Skip to main content
The Diffusion module enables on-device image generation using Apple’s ml-stable-diffusion framework. Models run as CoreML packages, leveraging the Apple Neural Engine for hardware-accelerated inference.

Overview

The image generation pipeline:
  • CoreML backend — Uses Apple’s ml-stable-diffusion for optimized on-device inference
  • Progress callbacks — Step-by-step progress updates during generation
  • Cancellation — Interrupt generation at any step
  • Safety checker — Optional NSFW content filtering
First-time model loading triggers CoreML compilation, which can take 5–15 minutes depending on the device.

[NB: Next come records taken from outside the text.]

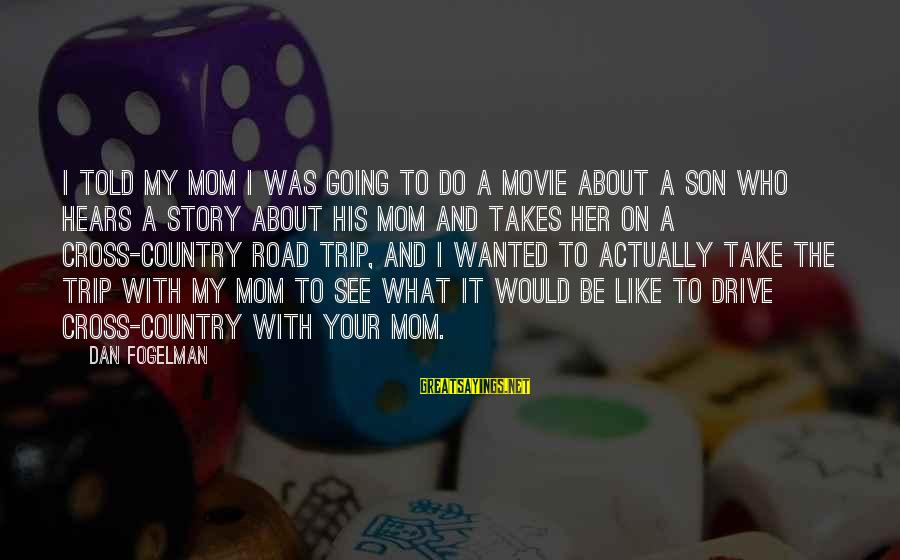 I Do Movie Sayings By Dan Fogelman: I told my mom I was going to do a movie about a son who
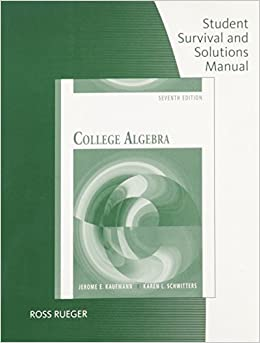 Student Solutions Manual for Kaufmann/Schwitters' College Algebra, 7th 7th edition by Kaufmann, Jerome E., Schwitters, Karen L. (2008)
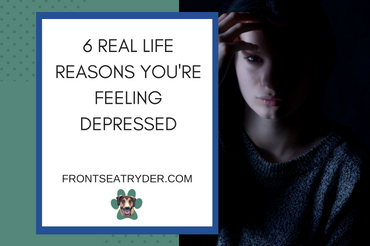 6 Real Life Reasons You're Feeling Depressed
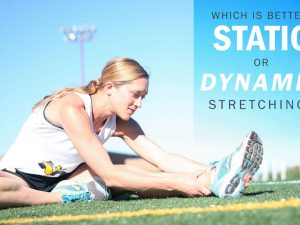 Which is Better: Static or Dynamic Stretching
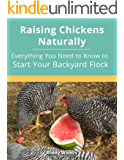 Raising Chickens Naturally: Everything You Need to Know to Start Your Backyard Flock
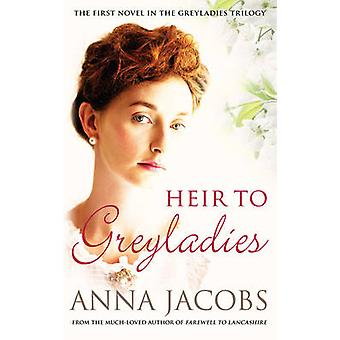 Heir to Greyladies by Anna Jacobs - 9780749013998 Book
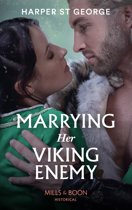 Marrying Her Viking Enemy (Mills & Boon Historical) (To Wed a Viking, Book 1)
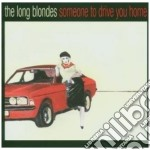 SOMEONE TO DRIVE YOU HOME cd musicale di LONG BLONDES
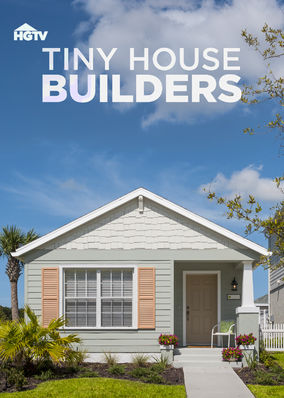 Tiny House Builders - Season 1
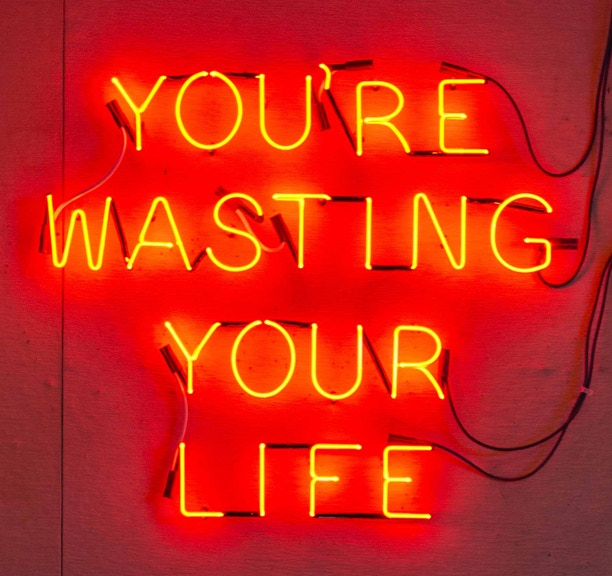 """$1,700 """"YOUR'RE WASTING YOUR LIFE"""" Neon Sign"""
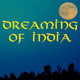 Dreaming Of India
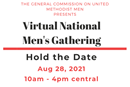 The General Commission on United Methodist Men announces the 2021 Virtual National Men's Gathering. The gathering will be held, Saturday, August 28, 2021. The event will begin at 10 a.m central and will end around 4 pm central. Our keynote speakers will be the Rev. Dr. Ron Bell and the Rev Tom Albin. Courtesy of United Methodist Men.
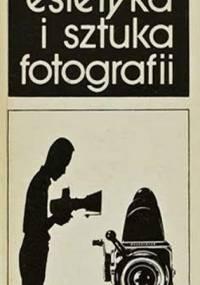 Sunderland J. - Estetyka i sztuka fotografii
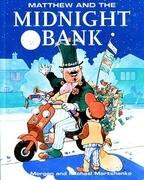 Matthew & Midnight Bank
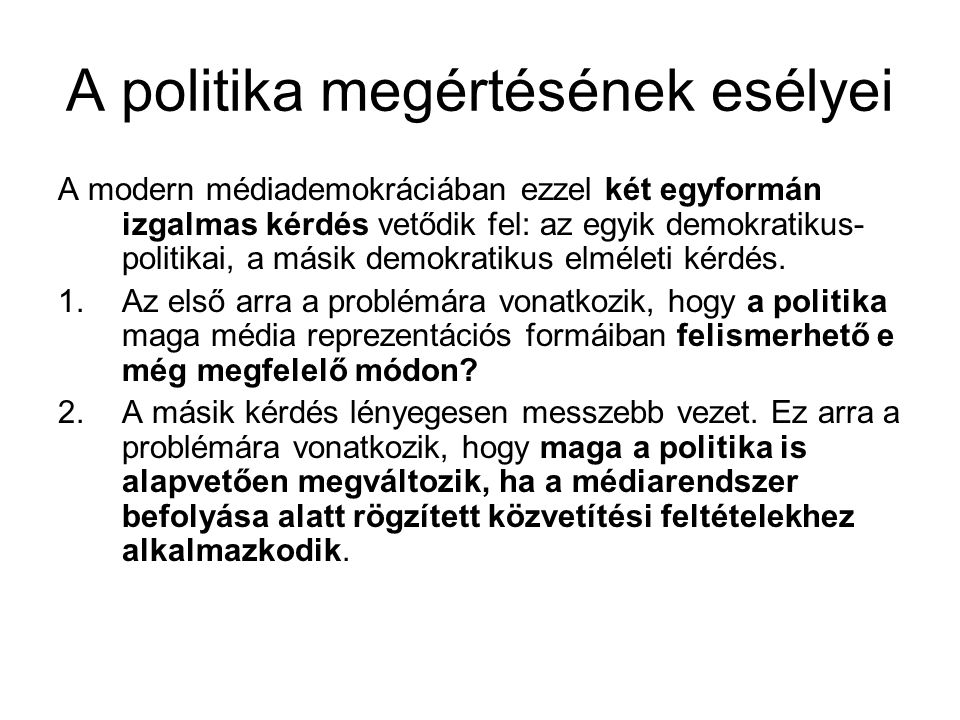 A politika megértésének esélyei A modern médiademokráciában ezzel két egyformán izgalmas kérdés vetődik fel: az egyik demokratikus- politikai, a másik demokratikus elméleti kérdés.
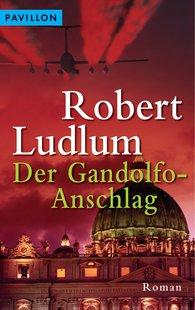Robert  Ludlum - Der Gandolfo-Anschlag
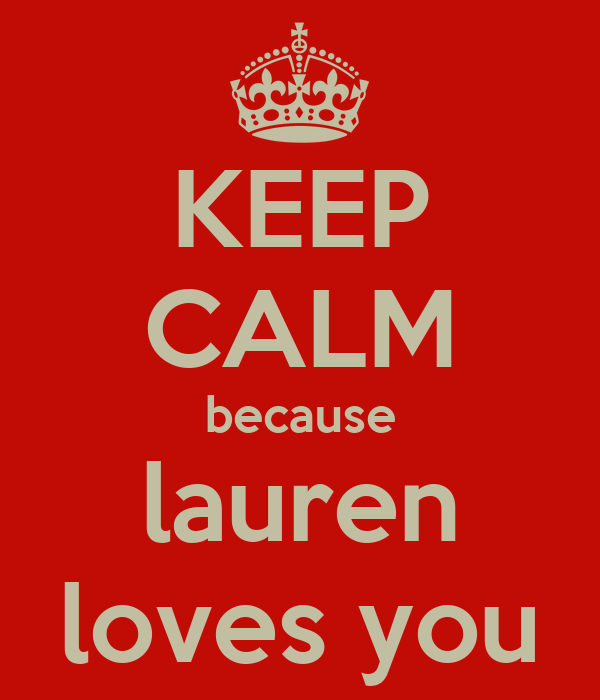 KEEP CALM because lauren loves you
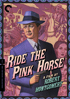 Ride The Pink Horse: Criterion Collection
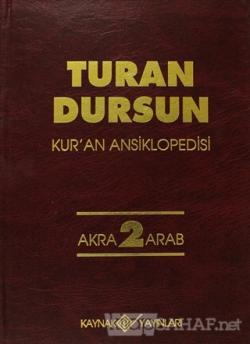 Kur'an Ansiklopedisi Cilt: 2 Akra-Arab (Ciltli)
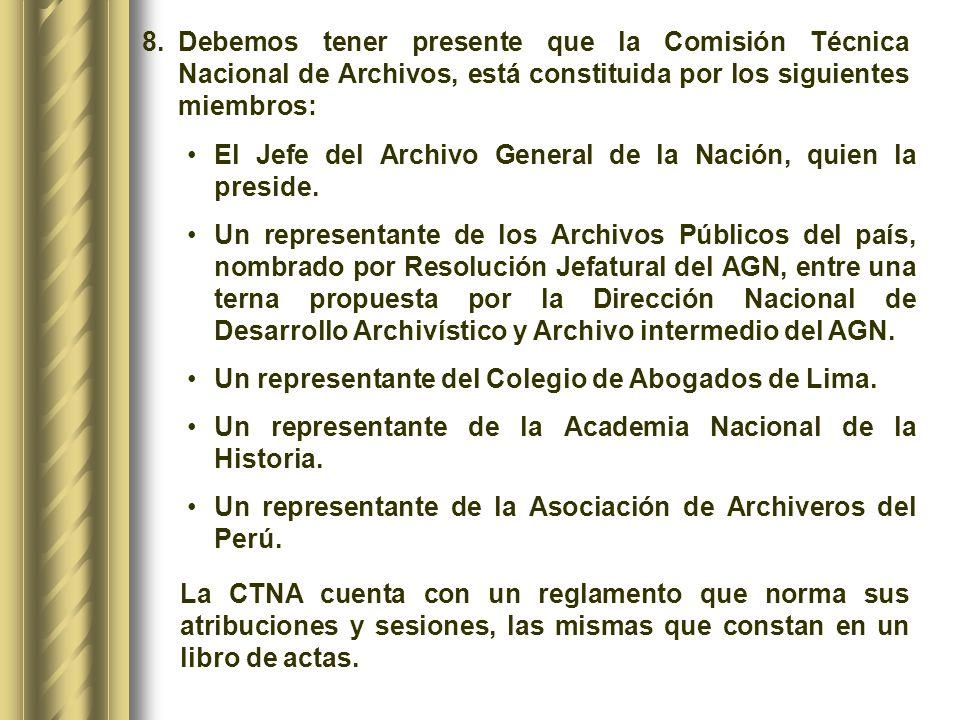 8. Debemos tener presente que la Comisión Técnica Nacional de Archivos, está constituida por los siguientes miembros:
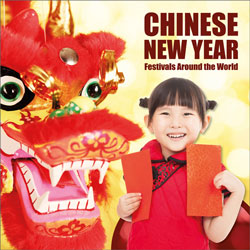 Festivals Around the World: Chinese New Year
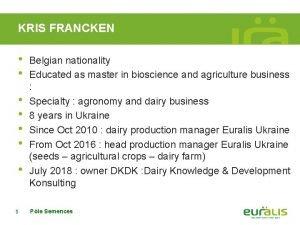KRIS FRANCKEN 1 Belgian nationality Educated as master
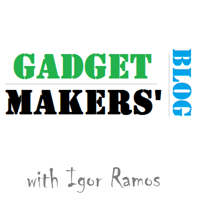 Gadget Makers' Blog | DIY Electronics | Arduino | Kickstarter | Tech | 3D Printing podcast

Subsequent loads use the compiled cache and are significantly faster.

Basic Usage

import RunAnywhere

// 1. Load diffusion model
let models = try await RunAnywhere.availableModels()
let model = models.first(where: { $0.id == "sd15-coreml-palettized" })!
try await RunAnywhere.loadDiffusionModel(
    modelPath: model.localPath!.path,
    modelId: "sd15-coreml-palettized",
    modelName: "Stable Diffusion 1.5",
    configuration: DiffusionConfiguration(modelVariant: .sd15)
)

// 2. Generate an image
let options = DiffusionGenerationOptions(
    prompt: "A beautiful sunset over mountains",
    width: 512,
    height: 512,
    steps: 20,
    guidanceScale: 7.5
)

let result = try await RunAnywhere.generateImage(
    prompt: "A beautiful sunset over mountains",
    options: options
) { update in
    print("Step \(update.currentStep)/\(update.totalSteps)\(Int(update.progress * 100))%")
    return true  // return true to continue, false to cancel
}

// 3. Use the result
let imageData = result.imageData  // Raw image Data
print("Generated in \(result.generationTimeMs)ms")
print("Size: \(result.width)x\(result.height)")

Setup

Register a Diffusion Model

Diffusion models use CoreML and are distributed as .zip archives. Use registerModel with the .coreml framework:
import RunAnywhere

RunAnywhere.registerModel(
    id: "sd15-coreml-palettized",
    name: "Stable Diffusion 1.5",
    url: URL(string: "https://huggingface.co/apple/coreml-stable-diffusion-v1-5-palettized/resolve/main/coreml-stable-diffusion-v1-5-palettized_original_compiled.zip")!,
    framework: .coreml,
    modality: .imageGeneration,
    artifactType: .archive(.zip, structure: .nestedDirectory),
    memoryRequirement: 2_000_000_000
)
Use .coreml framework and .imageGeneration modality — not .llamaCpp. The model is a .zip archive containing compiled CoreML model packages.

Download the Model

let models = try await RunAnywhere.availableModels()
let model = models.first(where: { $0.id == "sd15-coreml-palettized" })!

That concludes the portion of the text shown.